Assignment: Please transcribe all of the records precisely.

Entries shown:
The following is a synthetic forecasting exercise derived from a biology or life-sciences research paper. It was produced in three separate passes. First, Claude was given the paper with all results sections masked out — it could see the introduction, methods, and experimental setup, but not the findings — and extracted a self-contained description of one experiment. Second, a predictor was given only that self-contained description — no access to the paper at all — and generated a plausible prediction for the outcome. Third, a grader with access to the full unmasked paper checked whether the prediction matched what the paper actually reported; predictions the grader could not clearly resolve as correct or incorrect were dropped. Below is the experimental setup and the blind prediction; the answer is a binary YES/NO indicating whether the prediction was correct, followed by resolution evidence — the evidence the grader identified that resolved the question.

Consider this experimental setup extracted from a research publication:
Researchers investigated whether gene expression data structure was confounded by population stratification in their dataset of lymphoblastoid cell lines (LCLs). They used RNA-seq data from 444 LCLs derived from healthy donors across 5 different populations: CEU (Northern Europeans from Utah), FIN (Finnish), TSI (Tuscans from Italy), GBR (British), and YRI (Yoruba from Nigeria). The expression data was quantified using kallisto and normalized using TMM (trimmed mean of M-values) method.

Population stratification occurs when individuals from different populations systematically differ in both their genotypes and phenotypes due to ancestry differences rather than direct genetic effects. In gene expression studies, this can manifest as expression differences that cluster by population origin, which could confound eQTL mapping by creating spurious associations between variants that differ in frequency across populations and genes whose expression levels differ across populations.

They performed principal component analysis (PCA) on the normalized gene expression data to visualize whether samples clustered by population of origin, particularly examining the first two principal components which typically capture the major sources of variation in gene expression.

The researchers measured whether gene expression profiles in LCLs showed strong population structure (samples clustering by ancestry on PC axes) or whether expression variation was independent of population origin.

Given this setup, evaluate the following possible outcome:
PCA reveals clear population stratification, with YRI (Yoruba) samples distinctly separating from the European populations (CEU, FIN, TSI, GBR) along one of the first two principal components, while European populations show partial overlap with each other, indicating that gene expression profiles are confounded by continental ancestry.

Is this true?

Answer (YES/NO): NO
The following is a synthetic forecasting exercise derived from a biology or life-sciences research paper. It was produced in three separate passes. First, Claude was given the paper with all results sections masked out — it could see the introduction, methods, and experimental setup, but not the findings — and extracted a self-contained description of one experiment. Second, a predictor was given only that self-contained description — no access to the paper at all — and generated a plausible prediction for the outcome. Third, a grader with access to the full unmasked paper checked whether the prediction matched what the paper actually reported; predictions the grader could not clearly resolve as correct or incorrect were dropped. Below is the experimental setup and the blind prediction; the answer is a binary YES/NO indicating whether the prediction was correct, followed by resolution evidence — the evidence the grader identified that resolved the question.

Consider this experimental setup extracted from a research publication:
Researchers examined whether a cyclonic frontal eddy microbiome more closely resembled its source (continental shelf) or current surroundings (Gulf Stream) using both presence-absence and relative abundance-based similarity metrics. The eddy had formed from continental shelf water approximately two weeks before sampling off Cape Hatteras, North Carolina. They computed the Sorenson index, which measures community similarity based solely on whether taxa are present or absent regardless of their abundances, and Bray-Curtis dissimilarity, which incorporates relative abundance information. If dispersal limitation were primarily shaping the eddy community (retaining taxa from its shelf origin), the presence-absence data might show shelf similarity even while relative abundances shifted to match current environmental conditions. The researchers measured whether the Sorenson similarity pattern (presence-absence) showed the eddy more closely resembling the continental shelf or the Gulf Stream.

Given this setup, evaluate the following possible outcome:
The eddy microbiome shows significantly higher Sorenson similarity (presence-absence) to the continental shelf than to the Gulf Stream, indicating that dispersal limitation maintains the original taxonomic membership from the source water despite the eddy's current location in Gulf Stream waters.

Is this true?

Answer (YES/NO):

Expected output:
The following is a synthetic forecasting exercise derived from a biology or life-sciences research paper. It was produced in three separate passes. First, Claude was given the paper with all results sections masked out — it could see the introduction, methods, and experimental setup, but not the findings — and extracted a self-contained description of one experiment. Second, a predictor was given only that self-contained description — no access to the paper at all — and generated a plausible prediction for the outcome. Third, a grader with access to the full unmasked paper checked whether the prediction matched what the paper actually reported; predictions the grader could not clearly resolve as correct or incorrect were dropped. Below is the experimental setup and the blind prediction; the answer is a binary YES/NO indicating whether the prediction was correct, followed by resolution evidence — the evidence the grader identified that resolved the question.

Consider this experimental setup extracted from a research publication:
Researchers investigated whether gene expression data structure was confounded by population stratification in their dataset of lymphoblastoid cell lines (LCLs). They used RNA-seq data from 444 LCLs derived from healthy donors across 5 different populations: CEU (Northern Europeans from Utah), FIN (Finnish), TSI (Tuscans from Italy), GBR (British), and YRI (Yoruba from Nigeria). The expression data was quantified using kallisto and normalized using TMM (trimmed mean of M-values) method.

Population stratification occurs when individuals from different populations systematically differ in both their genotypes and phenotypes due to ancestry differences rather than direct genetic effects. In gene expression studies, this can manifest as expression differences that cluster by population origin, which could confound eQTL mapping by creating spurious associations between variants that differ in frequency across populations and genes whose expression levels differ across populations.

They performed principal component analysis (PCA) on the normalized gene expression data to visualize whether samples clustered by population of origin, particularly examining the first two principal components which typically capture the major sources of variation in gene expression.

The researchers measured whether gene expression profiles in LCLs showed strong population structure (samples clustering by ancestry on PC axes) or whether expression variation was independent of population origin.

Given this setup, evaluate the following possible outcome:
PCA reveals clear population stratification, with YRI (Yoruba) samples distinctly separating from the European populations (CEU, FIN, TSI, GBR) along one of the first two principal components, while European populations show partial overlap with each other, indicating that gene expression profiles are confounded by continental ancestry.

Is this true?

Answer (YES/NO): NO
The following is a synthetic forecasting exercise derived from a biology or life-sciences research paper. It was produced in three separate passes. First, Claude was given the paper with all results sections masked out — it could see the introduction, methods, and experimental setup, but not the findings — and extracted a self-contained description of one experiment. Second, a predictor was given only that self-contained description — no access to the paper at all — and generated a plausible prediction for the outcome. Third, a grader with access to the full unmasked paper checked whether the prediction matched what the paper actually reported; predictions the grader could not clearly resolve as correct or incorrect were dropped. Below is the experimental setup and the blind prediction; the answer is a binary YES/NO indicating whether the prediction was correct, followed by resolution evidence — the evidence the grader identified that resolved the question.

Consider this experimental setup extracted from a research publication:
Researchers examined whether a cyclonic frontal eddy microbiome more closely resembled its source (continental shelf) or current surroundings (Gulf Stream) using both presence-absence and relative abundance-based similarity metrics. The eddy had formed from continental shelf water approximately two weeks before sampling off Cape Hatteras, North Carolina. They computed the Sorenson index, which measures community similarity based solely on whether taxa are present or absent regardless of their abundances, and Bray-Curtis dissimilarity, which incorporates relative abundance information. If dispersal limitation were primarily shaping the eddy community (retaining taxa from its shelf origin), the presence-absence data might show shelf similarity even while relative abundances shifted to match current environmental conditions. The researchers measured whether the Sorenson similarity pattern (presence-absence) showed the eddy more closely resembling the continental shelf or the Gulf Stream.

Given this setup, evaluate the following possible outcome:
The eddy microbiome shows significantly higher Sorenson similarity (presence-absence) to the continental shelf than to the Gulf Stream, indicating that dispersal limitation maintains the original taxonomic membership from the source water despite the eddy's current location in Gulf Stream waters.

Is this true?

Answer (YES/NO):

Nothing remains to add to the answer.